Sorry about bad spelling on phone and can barely see screen

charliemachina
05-24-2014, 07:17 PM
I read it that the Psyker gets possessed by a greater daemon and then the daemon is hit by the perils as a result of the psyker lousing control mid summons!

Cheers

Charlie

Alessander
05-25-2014, 01:29 PM
I found clairification. On the Perils chart, it says the the spell is successfully cast regardless if the caster is killed by perils.

@Charlie - Conjuring means it's summoned within a distance. The Perils won't impact the summoned unit.

sfshilo
05-28-2014, 10:11 AM
perils is before the conjuring. you need a model to sacrifice for this power to work.
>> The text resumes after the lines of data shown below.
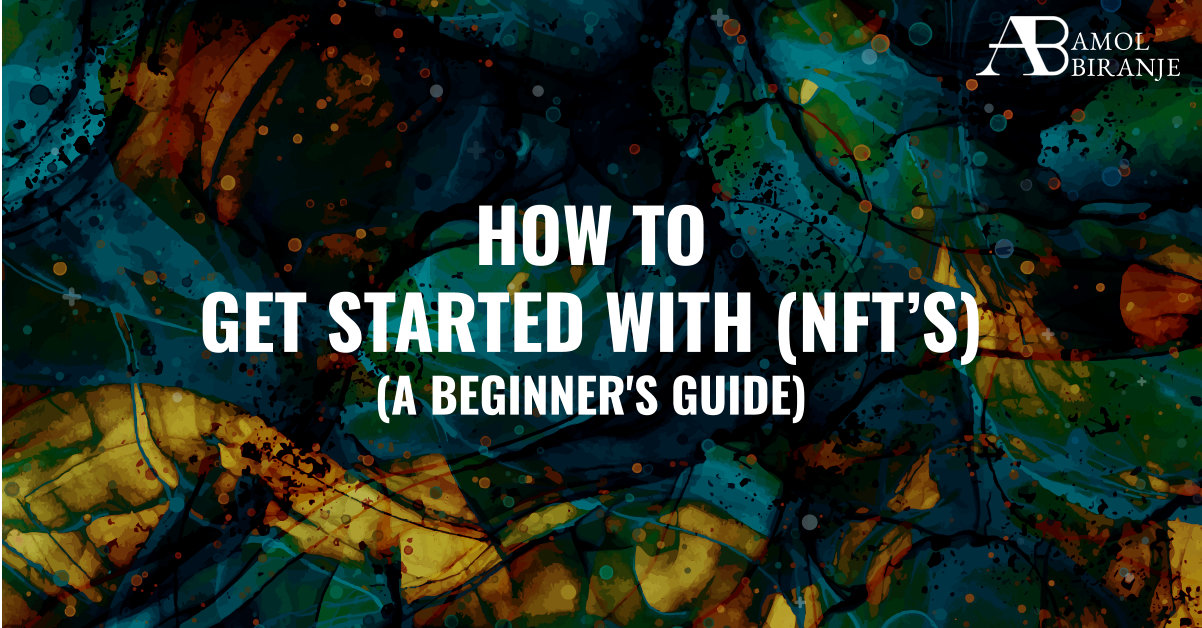 How to Get Started with NFTs: A Beginner’s Guide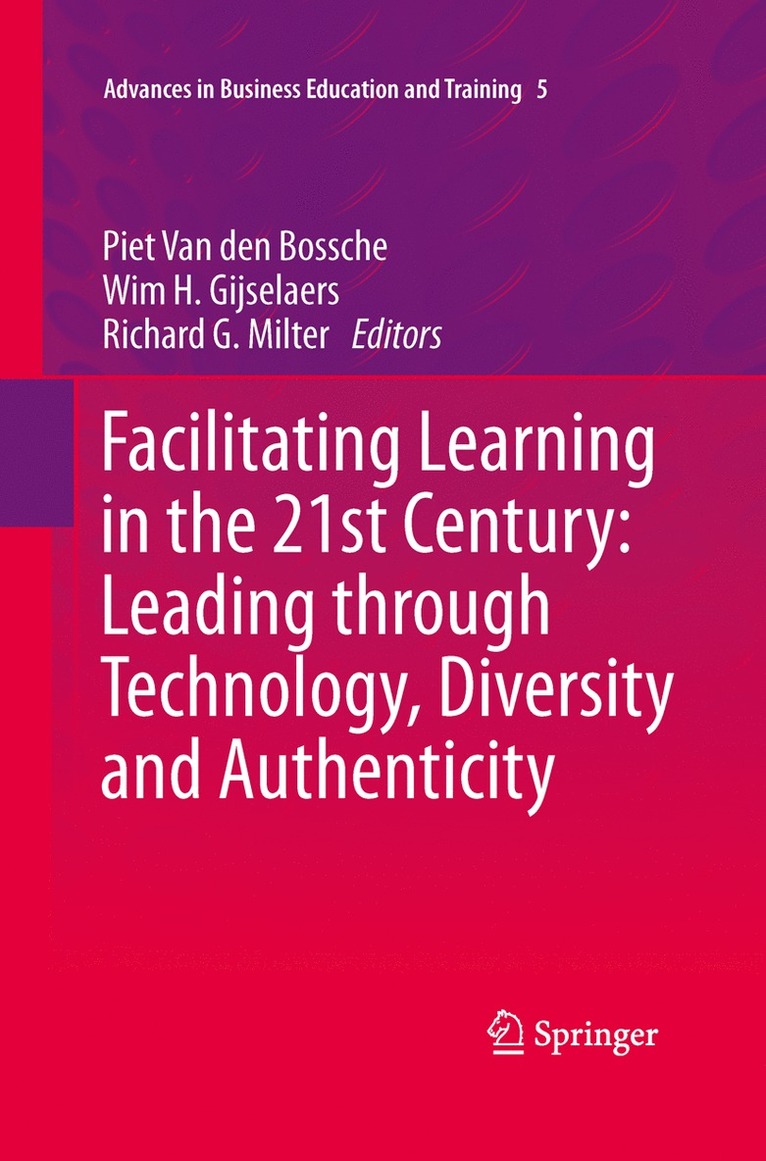 Piet Van den Bossche, Wim H. Gijselaers, Richard G. Milter, Piet Van Den Bossche, Piet van den Bossche - Facilitating Learning in the 21st Century: Leading through Technology, Diversity and Authenticity, Häftad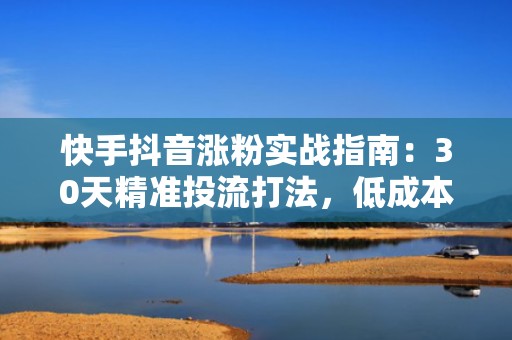 快手抖音涨粉实战指南：30天精准投流打法，低成本引爆自然流量增长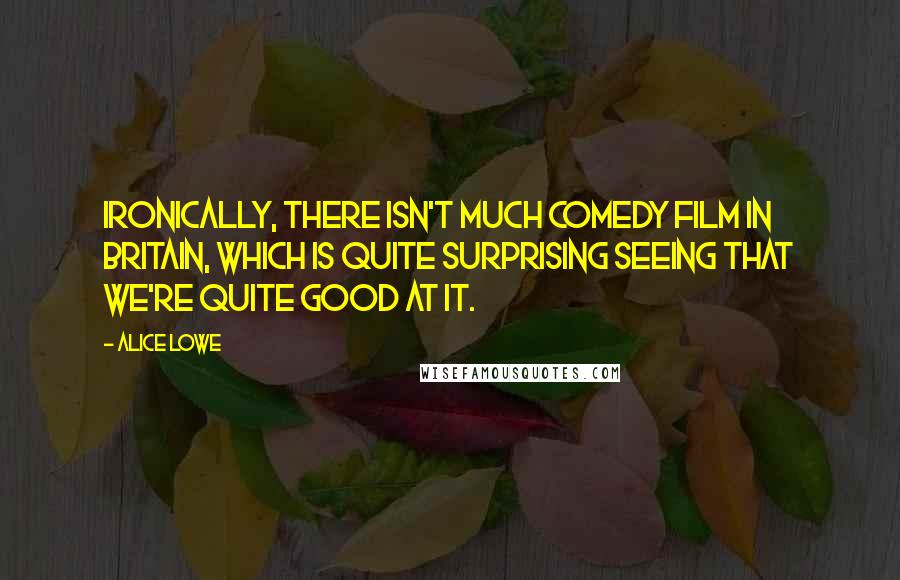 Alice Lowe quotes: Ironically, there isn't much comedy film in Britain, which is quite surprising seeing that we're quite good at it.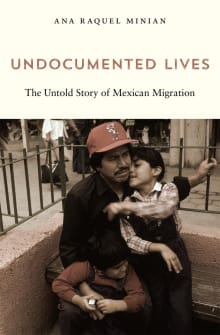 Book cover of Undocumented Lives: The Untold Story of Mexican Migration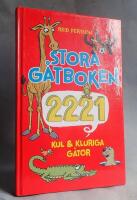 Stora g&aring;tboken. 2221 kul & kluriga g&aring;tor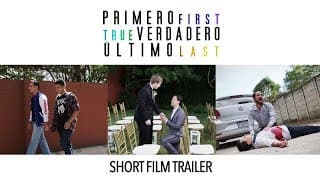 Trailer - Primero-Verdadero-Último (First-True-Last)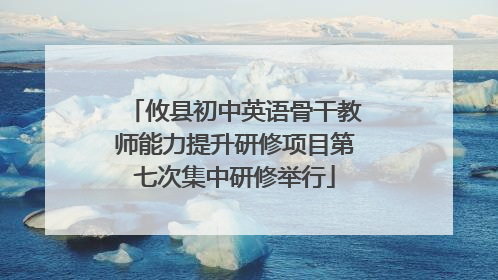 攸县初中英语骨干教师能力提升研修项目第七次集中研修举行
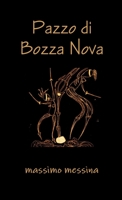 Pazzo di Bozza Nova 132637513X Book Cover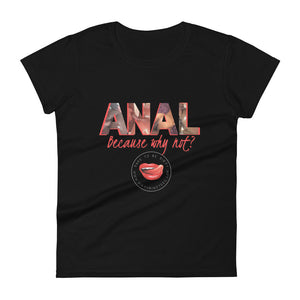 Anal Women's Tee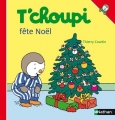 Couverture T'Choupi fête Noël Editions Nathan (Jeunesse) 2010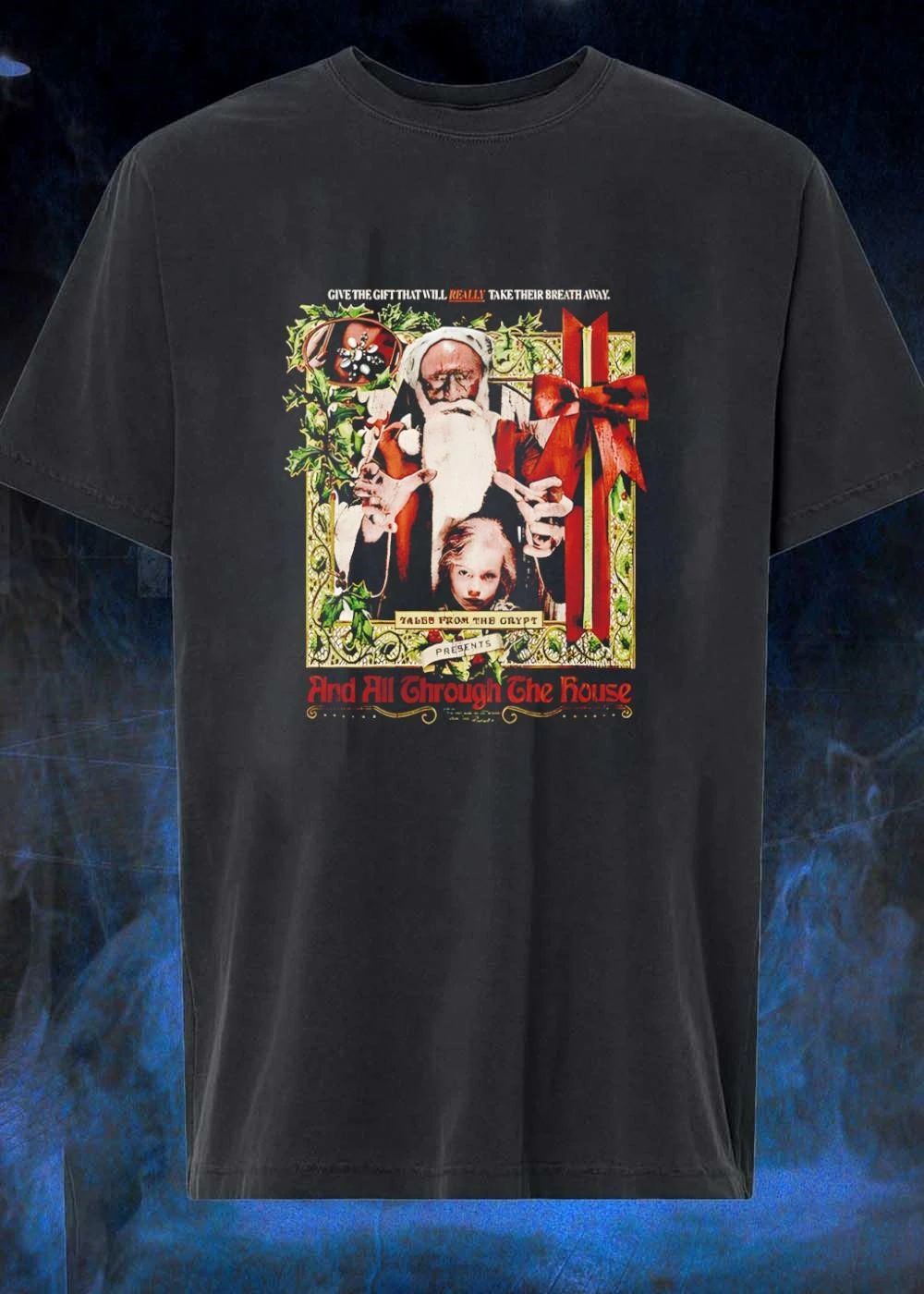 Tales from the Crypt Presents and All Through the House Give the Gift Shirt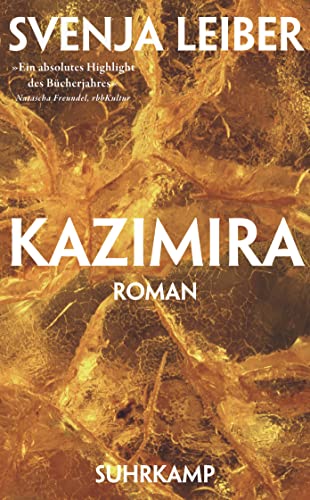 Kazimira: Roman (suhrkamp taschenbuch) von Suhrkamp Verlag
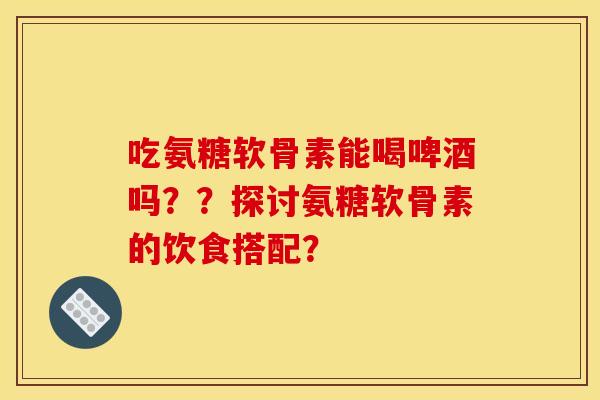 吃氨糖软骨素能喝啤酒吗??探讨氨糖软骨素的饮食搭配? 吃氨糖软骨素能喝啤酒吗??探讨氨糖软骨素的饮食搭配?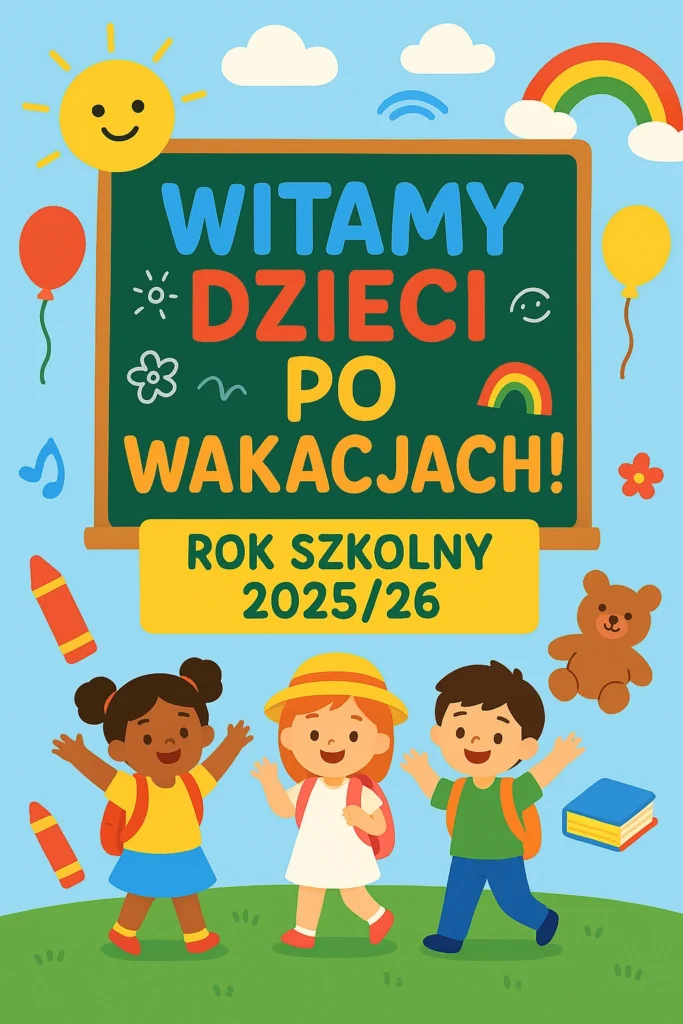Witamy dzieci po wakacjach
It's no different then the herald power, you can perils, but if there are no models to trade in for the herald you are DOA.

Charon
05-28-2014, 10:14 AM
perils is before the conjuring. you need a model to sacrifice for this power to work.


Source?

DWest
05-28-2014, 03:44 PM
The current wording of both Sacrifice and Possession both say "[Power] is a Conjuration that creates a [Herald/Greater] within 6 of the caster." first, and *then* "If the power is successfully manifested, inflict 1 Wound to a friendly model within 6 (Sacrifice) / remove the Psyker from play (Possession)". The inflicted wound is a side-effect of the power successfully activating, so yes, even if the Psyker blows his own head off, the Daemon still arrives. Technically speaking, with the order of operations, you could end up having to put the Wound from Sacrifice on the Herald you just summoned, if no other friendly models are available.

sfshilo
06-01-2014, 08:23 AM
I was referring to possesion not the herald power.

It says to remove the unit and create x, x being the greater daemon you select.

No unit, no possession.

Agreed on the herald, that power just requires a wound after it goes off.

DWest
06-01-2014, 09:15 AM
I was referring to possesion not the herald power.

It says to remove the unit and create x, x being the greater daemon you select.

No unit, no possession.

Agreed on the herald, that power just requires a wound after it goes off.
The problem though, is Possession isn't worded that way. It specifically says "If the power is successfully manifested, remove the Pskyer as a casualty." In other words, it's "If you get the Daemon, remove the Psyker", not "If you remove the Psyker, you get the Daemon". It probably *should* be the other way around, for fairness' sake, but it's not, according to the current wording in the book. I say current, because it's possible this will get outright changed by an FAQ, depending on how loud the backlash is.